### Extracted material
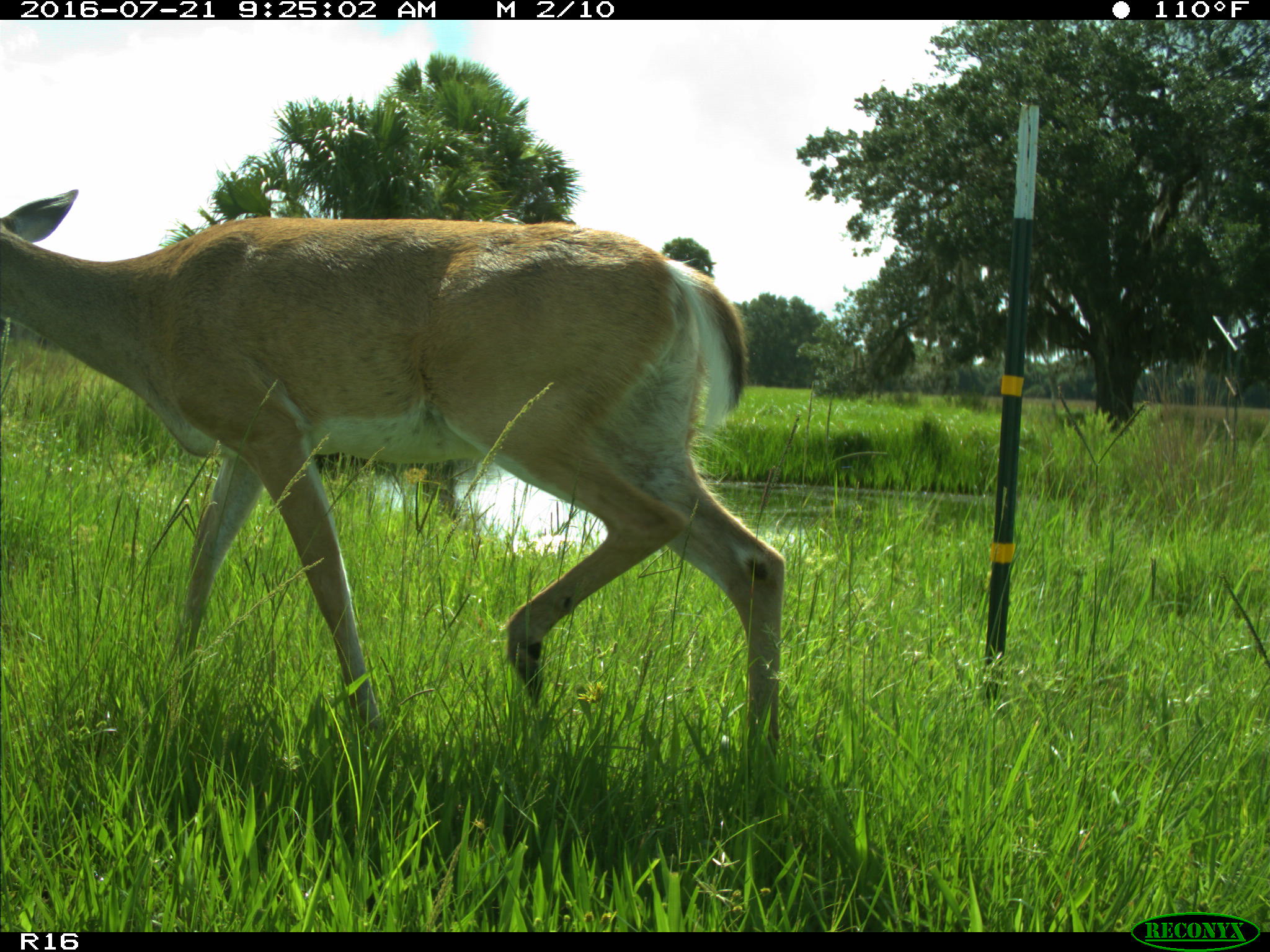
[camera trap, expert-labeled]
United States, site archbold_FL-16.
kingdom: Animalia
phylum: Chordata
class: Mammalia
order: Artiodactyla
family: Cervidae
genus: Odocoileus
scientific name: Odocoileus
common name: deer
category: unidentified deer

### What is needed
Write out the listing word for word, omitting the pictures it holds.

### Response area
[camera trap, expert-labeled]
United States, site archbold_FL-16.
kingdom: Animalia
phylum: Chordata
class: Mammalia
order: Artiodactyla
family: Cervidae
genus: Odocoileus
scientific name: Odocoileus
common name: deer
category: unidentified deer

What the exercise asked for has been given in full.